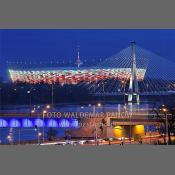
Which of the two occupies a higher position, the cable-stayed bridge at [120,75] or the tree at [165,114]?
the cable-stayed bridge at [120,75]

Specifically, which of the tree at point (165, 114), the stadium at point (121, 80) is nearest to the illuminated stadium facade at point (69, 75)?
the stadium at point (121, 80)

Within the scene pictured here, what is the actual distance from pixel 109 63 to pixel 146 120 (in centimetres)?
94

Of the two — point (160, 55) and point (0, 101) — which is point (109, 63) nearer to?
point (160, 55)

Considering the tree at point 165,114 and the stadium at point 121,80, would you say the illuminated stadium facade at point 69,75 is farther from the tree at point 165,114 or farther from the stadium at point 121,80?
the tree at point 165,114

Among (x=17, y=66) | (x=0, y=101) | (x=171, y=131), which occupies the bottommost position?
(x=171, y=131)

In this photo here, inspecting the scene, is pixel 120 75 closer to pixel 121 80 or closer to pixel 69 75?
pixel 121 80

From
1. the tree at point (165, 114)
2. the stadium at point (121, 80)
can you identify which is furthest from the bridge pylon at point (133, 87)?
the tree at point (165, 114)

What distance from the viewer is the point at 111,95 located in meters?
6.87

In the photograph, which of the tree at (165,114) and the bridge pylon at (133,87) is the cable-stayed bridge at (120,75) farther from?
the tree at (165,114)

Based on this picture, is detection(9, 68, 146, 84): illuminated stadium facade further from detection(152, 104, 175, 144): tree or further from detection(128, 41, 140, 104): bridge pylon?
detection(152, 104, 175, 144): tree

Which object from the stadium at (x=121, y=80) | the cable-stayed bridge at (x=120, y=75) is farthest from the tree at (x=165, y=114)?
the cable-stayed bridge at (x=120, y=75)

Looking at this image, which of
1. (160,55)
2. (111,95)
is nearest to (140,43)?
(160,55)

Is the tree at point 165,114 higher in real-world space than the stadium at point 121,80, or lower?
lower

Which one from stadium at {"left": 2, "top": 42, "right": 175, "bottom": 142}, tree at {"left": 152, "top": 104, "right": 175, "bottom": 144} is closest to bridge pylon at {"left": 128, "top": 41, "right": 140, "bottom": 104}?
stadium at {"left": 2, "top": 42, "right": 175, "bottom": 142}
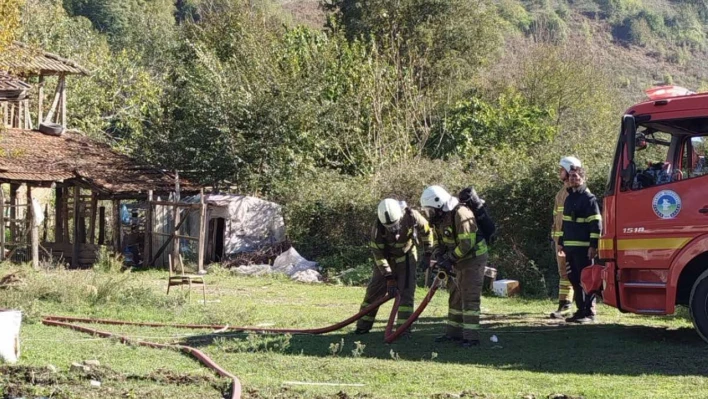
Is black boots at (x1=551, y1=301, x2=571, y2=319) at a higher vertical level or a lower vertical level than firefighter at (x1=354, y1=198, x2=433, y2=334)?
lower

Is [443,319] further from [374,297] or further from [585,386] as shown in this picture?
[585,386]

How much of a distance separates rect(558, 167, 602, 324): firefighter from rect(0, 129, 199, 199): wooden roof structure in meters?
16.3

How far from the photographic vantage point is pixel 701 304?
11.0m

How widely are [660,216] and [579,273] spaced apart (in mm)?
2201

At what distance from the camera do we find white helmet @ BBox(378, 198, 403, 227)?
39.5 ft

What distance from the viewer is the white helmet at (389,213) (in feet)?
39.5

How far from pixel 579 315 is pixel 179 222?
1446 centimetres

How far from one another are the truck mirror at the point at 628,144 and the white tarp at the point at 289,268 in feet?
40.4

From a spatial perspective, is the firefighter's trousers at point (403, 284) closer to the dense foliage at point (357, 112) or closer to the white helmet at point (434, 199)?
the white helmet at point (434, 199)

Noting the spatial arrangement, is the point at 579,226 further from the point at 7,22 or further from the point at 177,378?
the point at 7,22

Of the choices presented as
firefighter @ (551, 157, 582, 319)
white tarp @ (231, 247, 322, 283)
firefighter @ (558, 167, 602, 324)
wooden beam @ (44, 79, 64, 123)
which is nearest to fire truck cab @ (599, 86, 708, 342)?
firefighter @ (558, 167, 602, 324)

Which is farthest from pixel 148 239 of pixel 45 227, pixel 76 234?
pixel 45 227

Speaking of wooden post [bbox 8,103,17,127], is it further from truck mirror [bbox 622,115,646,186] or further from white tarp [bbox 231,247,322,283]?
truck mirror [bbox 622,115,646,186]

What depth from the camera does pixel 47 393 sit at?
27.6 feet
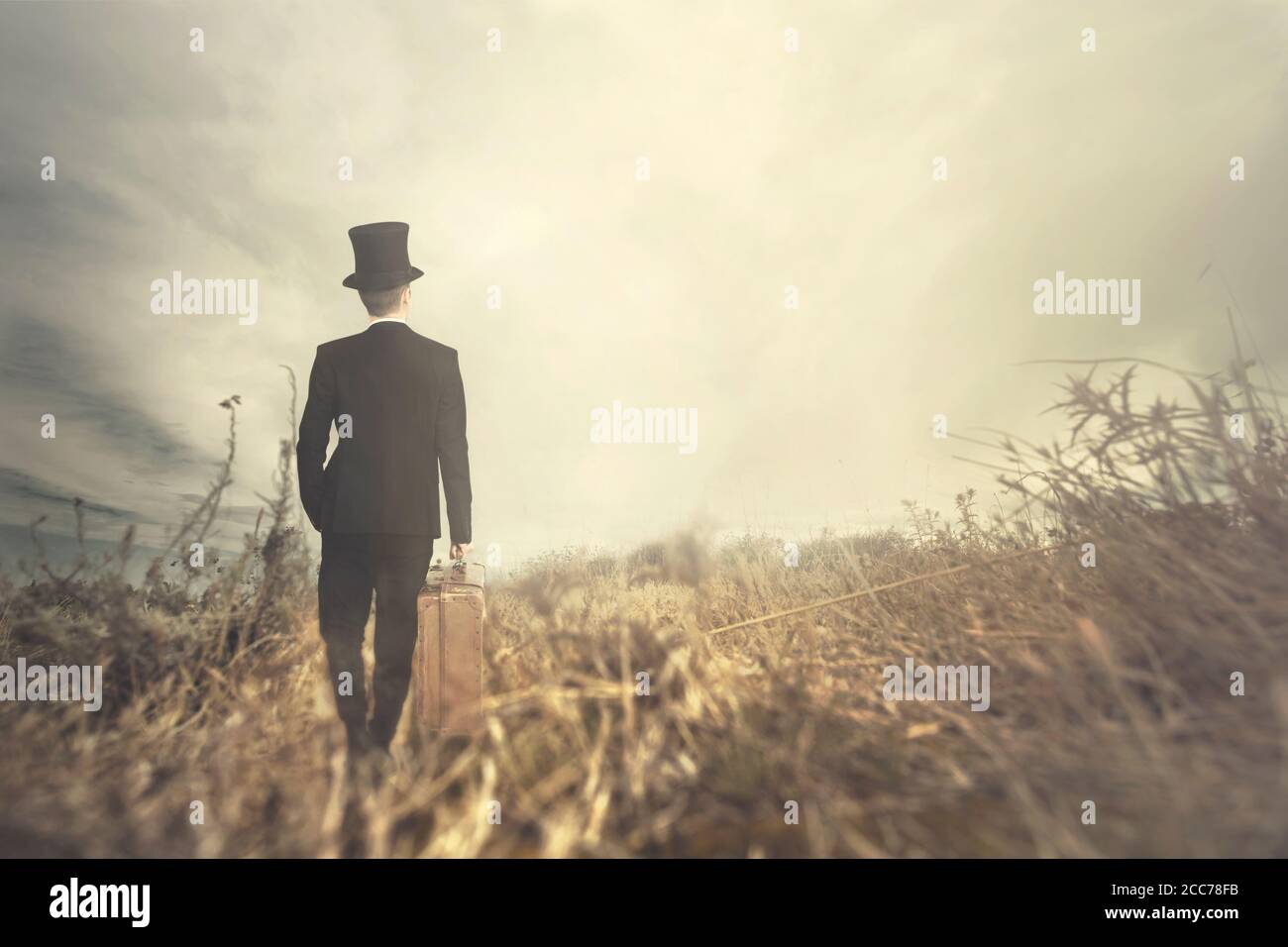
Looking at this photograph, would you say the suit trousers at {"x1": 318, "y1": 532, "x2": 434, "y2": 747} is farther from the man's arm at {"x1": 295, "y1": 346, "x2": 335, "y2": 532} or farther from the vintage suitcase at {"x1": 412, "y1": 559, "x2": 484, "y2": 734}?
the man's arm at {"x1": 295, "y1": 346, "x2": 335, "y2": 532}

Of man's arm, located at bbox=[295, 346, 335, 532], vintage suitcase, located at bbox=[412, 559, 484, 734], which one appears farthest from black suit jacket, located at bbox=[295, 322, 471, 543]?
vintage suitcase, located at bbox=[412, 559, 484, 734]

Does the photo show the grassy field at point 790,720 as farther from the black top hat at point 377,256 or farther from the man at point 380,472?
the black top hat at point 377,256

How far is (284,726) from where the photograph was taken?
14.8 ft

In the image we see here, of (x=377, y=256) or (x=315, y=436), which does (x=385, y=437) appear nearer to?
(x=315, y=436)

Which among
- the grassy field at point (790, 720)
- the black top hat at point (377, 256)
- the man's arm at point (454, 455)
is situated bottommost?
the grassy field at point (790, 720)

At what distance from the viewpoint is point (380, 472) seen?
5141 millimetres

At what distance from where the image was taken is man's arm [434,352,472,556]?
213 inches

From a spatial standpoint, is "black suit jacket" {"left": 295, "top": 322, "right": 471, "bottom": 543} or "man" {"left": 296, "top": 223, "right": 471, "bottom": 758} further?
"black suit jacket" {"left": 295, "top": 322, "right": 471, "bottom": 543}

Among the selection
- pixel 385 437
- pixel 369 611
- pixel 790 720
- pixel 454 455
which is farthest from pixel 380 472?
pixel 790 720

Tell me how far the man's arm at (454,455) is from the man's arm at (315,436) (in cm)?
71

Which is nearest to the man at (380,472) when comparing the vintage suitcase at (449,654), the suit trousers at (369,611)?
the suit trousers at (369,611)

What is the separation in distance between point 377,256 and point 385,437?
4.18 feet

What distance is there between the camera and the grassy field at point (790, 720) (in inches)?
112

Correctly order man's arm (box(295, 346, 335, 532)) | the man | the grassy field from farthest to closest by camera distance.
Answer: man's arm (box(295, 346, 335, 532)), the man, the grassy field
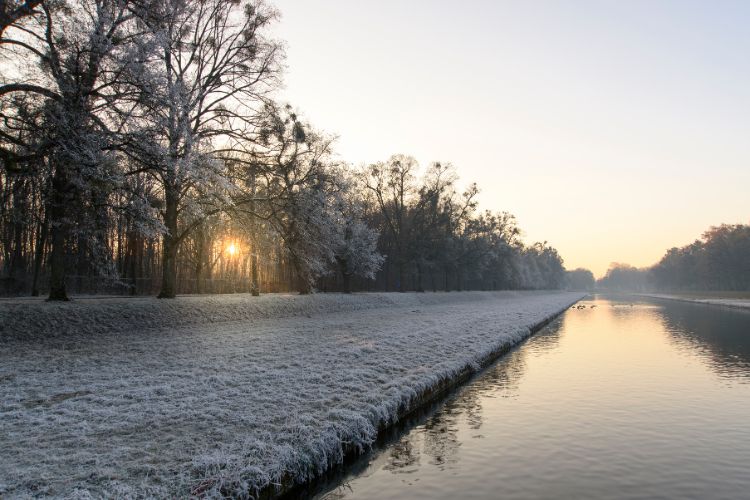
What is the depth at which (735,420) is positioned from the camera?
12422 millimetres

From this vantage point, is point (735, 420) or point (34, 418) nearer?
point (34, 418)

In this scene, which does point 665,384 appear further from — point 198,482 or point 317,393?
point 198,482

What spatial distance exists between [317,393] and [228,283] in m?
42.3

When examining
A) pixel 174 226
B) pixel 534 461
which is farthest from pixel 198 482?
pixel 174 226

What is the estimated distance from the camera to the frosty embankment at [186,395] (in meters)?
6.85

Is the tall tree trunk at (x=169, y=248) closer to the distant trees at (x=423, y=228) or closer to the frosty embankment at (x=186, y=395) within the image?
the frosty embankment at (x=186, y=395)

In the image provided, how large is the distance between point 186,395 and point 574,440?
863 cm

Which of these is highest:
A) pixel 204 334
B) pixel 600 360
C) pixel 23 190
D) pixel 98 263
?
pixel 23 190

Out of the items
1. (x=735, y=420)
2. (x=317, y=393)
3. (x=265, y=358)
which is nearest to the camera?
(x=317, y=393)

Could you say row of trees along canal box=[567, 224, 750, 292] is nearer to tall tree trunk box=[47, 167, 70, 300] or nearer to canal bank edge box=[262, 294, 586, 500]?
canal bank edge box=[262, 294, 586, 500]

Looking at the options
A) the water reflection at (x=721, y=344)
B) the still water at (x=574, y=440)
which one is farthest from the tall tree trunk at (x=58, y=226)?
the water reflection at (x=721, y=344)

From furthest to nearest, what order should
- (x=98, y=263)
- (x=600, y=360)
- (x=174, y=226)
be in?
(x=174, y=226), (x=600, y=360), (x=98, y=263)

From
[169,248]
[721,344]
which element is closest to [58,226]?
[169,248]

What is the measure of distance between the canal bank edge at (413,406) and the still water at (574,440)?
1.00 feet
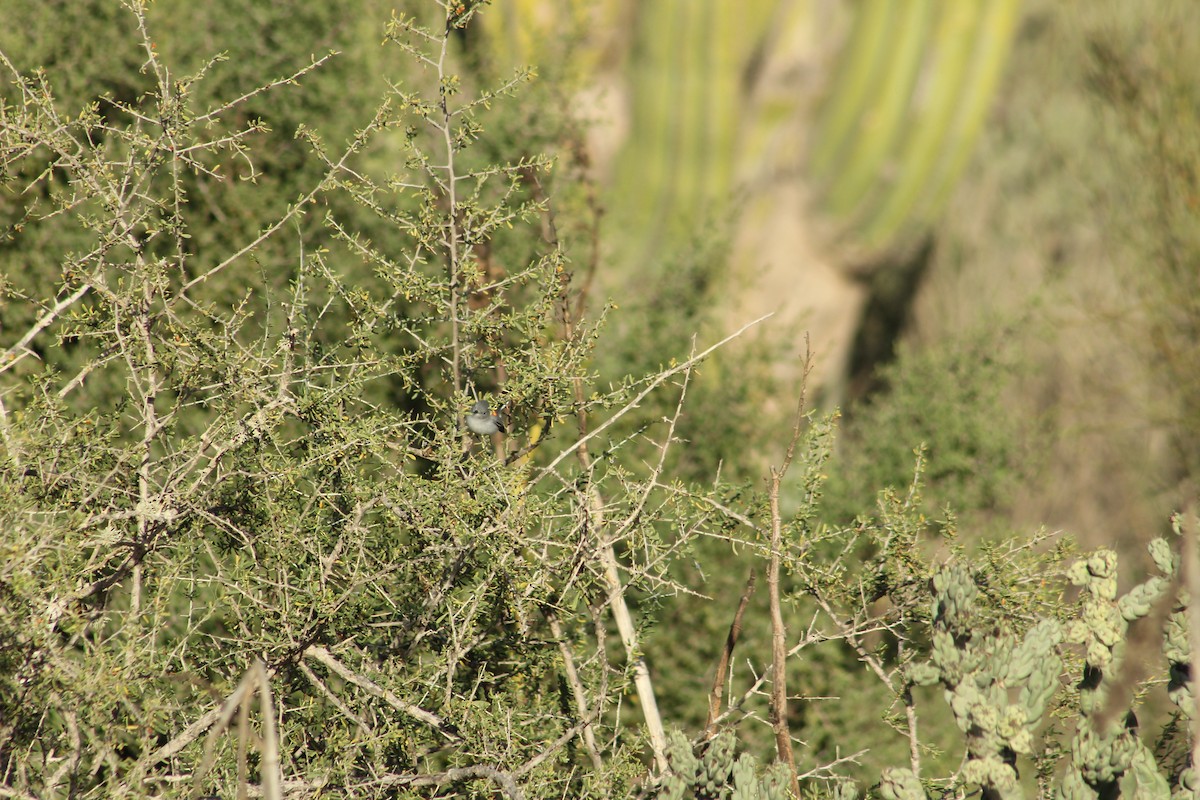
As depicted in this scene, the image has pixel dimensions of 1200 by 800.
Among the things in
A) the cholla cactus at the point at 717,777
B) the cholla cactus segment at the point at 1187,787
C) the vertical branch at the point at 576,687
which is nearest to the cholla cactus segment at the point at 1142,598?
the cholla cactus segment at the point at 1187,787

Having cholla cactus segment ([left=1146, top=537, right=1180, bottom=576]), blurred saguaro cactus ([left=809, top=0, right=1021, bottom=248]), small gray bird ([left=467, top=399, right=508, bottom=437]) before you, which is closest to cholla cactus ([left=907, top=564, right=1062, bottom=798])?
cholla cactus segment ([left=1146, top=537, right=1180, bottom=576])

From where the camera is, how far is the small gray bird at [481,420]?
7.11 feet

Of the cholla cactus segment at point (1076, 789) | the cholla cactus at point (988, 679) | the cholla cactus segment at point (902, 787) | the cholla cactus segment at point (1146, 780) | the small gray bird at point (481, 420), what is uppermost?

=====

- Short task -
Exactly the lines from the line with "What is the measure" through the last line of the listing, both included, should be extracted, and the pictures left behind.

- The output -
What is the measure of distance between the canal bank edge at (413,406) and the still water at (574,440)?
1.00 feet
As depicted in this scene, the image has pixel dimensions of 1200 by 800.
Among the things in
A) the cholla cactus at the point at 717,777
B) the cholla cactus segment at the point at 1187,787
C) the vertical branch at the point at 576,687
which is nearest to the cholla cactus segment at the point at 1142,598?
the cholla cactus segment at the point at 1187,787

Having cholla cactus segment ([left=1146, top=537, right=1180, bottom=576]), blurred saguaro cactus ([left=809, top=0, right=1021, bottom=248]), small gray bird ([left=467, top=399, right=508, bottom=437]) before you, which is closest to cholla cactus ([left=907, top=564, right=1062, bottom=798])?
cholla cactus segment ([left=1146, top=537, right=1180, bottom=576])

From where the camera is, how far is the small gray bird at [481,420]?
7.11 feet

Of the cholla cactus segment at point (1076, 789) | the cholla cactus at point (988, 679) | the cholla cactus segment at point (902, 787) | the cholla cactus segment at point (1146, 780) | the small gray bird at point (481, 420), what is uppermost?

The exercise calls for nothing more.